WARE: Lingering in the colonel's mind, this scene from an al Qaeda video seized in a raid.

POPPAS: The villagers themselves are all gathered to the center. Elements come forward. They're masked.

An al Qaeda element chants out. He goes through the list of crimes of this individual. It is a brutal murder. They're beheaded in front of public, and the population, they are all right there, children on bicycles, families, chanting along.

WARE: To end the executions and oust al Qaeda, the paratroopers launch a series of air assaults. It's about 1:00 a.m. this night.

Artillery fire paves the way, cutting off any enemy escape, relentless as the soldiers move among families.
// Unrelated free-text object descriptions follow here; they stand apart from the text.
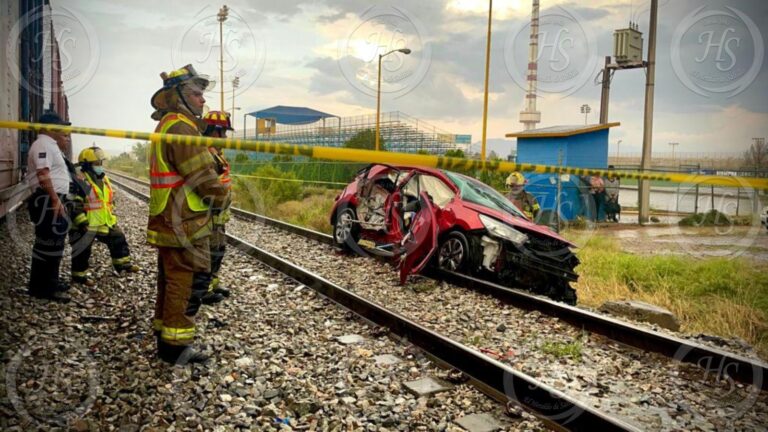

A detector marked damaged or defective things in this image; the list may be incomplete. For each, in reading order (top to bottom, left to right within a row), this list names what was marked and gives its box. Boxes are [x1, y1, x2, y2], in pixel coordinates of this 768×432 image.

crushed red car [328, 165, 580, 304]
car's broken windshield [444, 171, 528, 219]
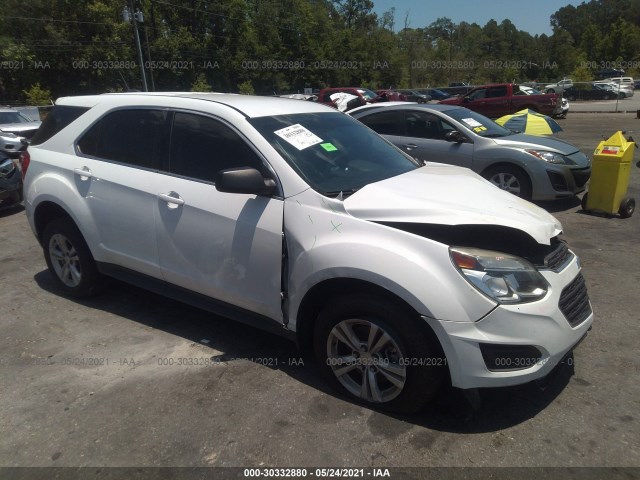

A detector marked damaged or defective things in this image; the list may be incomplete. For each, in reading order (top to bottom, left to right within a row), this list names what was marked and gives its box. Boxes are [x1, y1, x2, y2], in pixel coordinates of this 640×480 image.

damaged hood [344, 164, 560, 244]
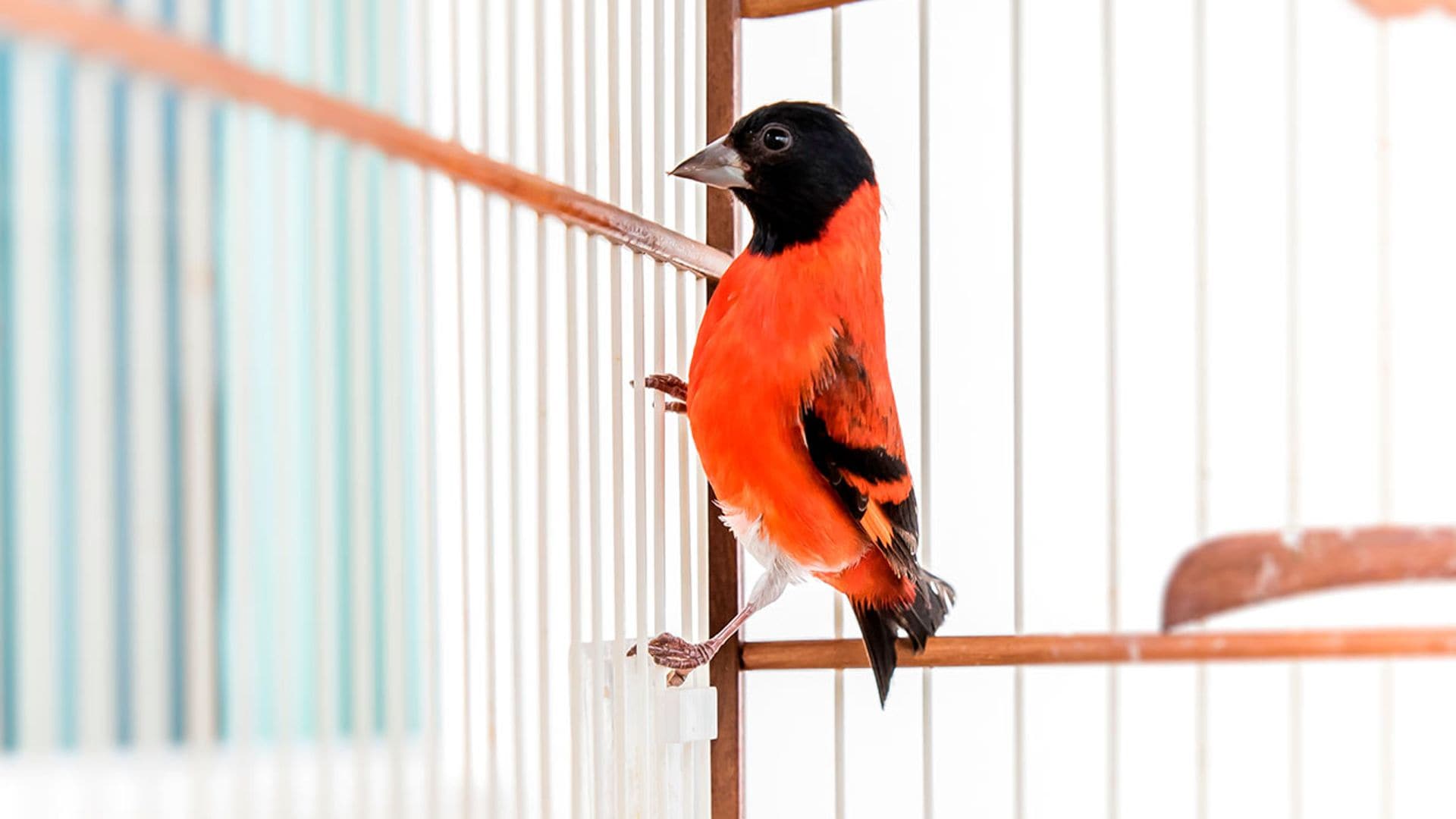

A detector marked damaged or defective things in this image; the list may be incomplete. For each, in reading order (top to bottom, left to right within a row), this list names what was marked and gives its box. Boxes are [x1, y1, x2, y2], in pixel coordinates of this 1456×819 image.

rusty orange bar [0, 0, 728, 279]
rusty orange bar [1165, 525, 1456, 628]
rusty orange bar [740, 628, 1456, 670]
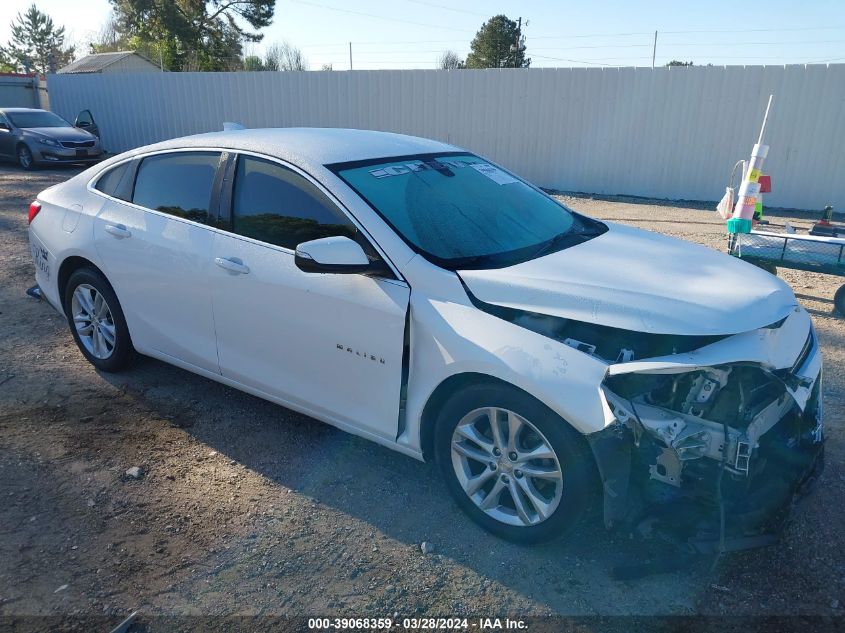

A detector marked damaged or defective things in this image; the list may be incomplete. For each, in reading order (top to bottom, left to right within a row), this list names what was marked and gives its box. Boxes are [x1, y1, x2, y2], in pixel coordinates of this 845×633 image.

crumpled hood [462, 221, 796, 336]
damaged front bumper [584, 308, 820, 552]
front-end collision damage [592, 328, 820, 552]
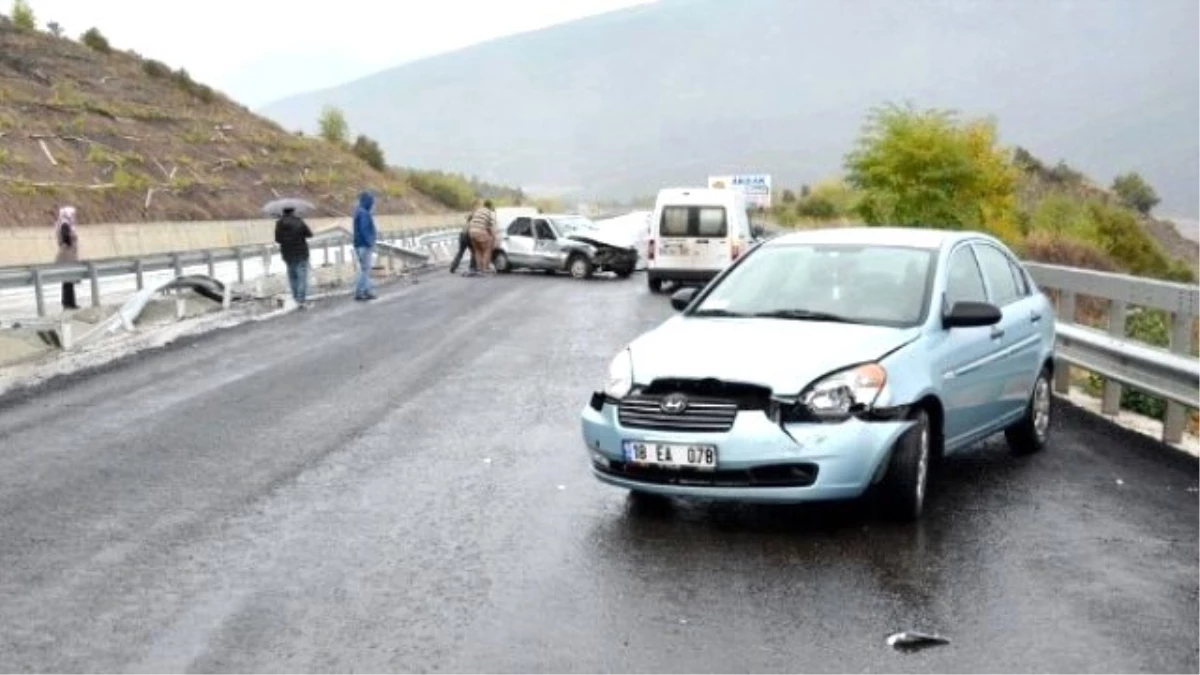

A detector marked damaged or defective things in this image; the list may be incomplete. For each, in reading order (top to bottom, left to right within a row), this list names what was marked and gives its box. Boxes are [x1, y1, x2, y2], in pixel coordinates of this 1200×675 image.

crashed white car [490, 217, 636, 280]
damaged hood [628, 316, 920, 396]
damaged blue hyundai [580, 227, 1056, 524]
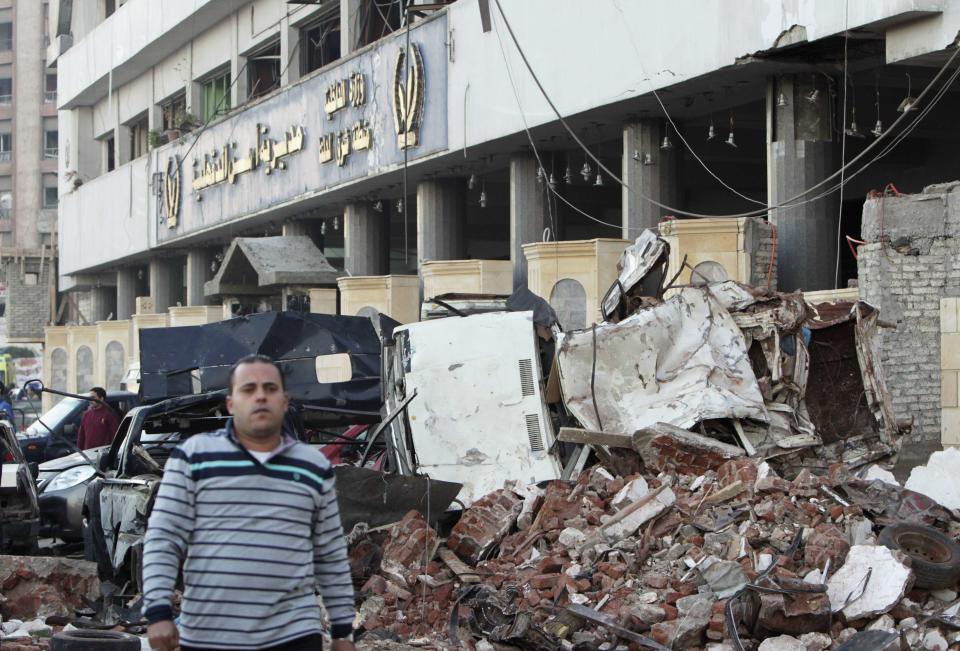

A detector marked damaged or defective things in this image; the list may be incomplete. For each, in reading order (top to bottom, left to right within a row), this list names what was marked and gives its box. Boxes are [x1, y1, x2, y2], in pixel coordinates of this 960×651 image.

broken window [246, 41, 280, 100]
broken window [304, 10, 344, 74]
burnt car [0, 420, 39, 552]
wrecked car [0, 420, 39, 552]
detached tire [876, 524, 960, 592]
detached tire [50, 632, 141, 651]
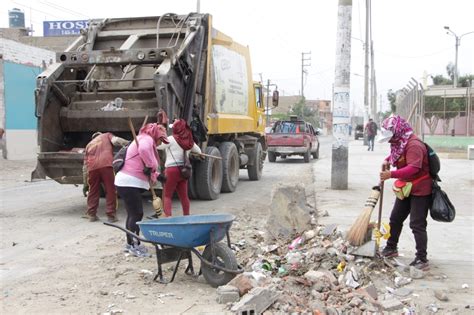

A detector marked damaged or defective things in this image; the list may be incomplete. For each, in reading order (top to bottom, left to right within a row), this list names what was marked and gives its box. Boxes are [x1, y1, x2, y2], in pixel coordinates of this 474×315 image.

broken concrete block [218, 286, 241, 304]
broken concrete block [229, 274, 256, 296]
broken concrete block [231, 288, 280, 315]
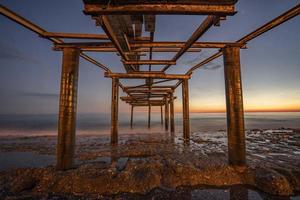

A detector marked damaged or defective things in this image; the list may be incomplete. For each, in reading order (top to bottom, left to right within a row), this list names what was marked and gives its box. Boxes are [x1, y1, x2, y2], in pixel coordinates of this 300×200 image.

Searching for weapons and fighters, they mark each person with a number in a bid to sift villagers from insurgents, and they detain suspects on a blacklist.

As the operation unfolds, the cannons keep their beat through the night. With the daylight, the hunt continues as the Iraqi summer almost becomes unbearable, the temperature rising to more than 120 degrees, so intense the searchers must rest.

The search resumes with orders to enter a sweltering palm grove. The foliage intensifying the heat so much, a number of paratroopers are treated for heat stress.

In 48 hours, five suspected insurgents here killed, 10 captured, and two booby-trapped houses destroyed. It's an end to one more operation on just one of many Iraqi battlefields. Beyond the surge for Baghdad, America's true success against al Qaeda will be measured here in places like the DRV.

Michael Ware, CNN, the Diyala River Valley.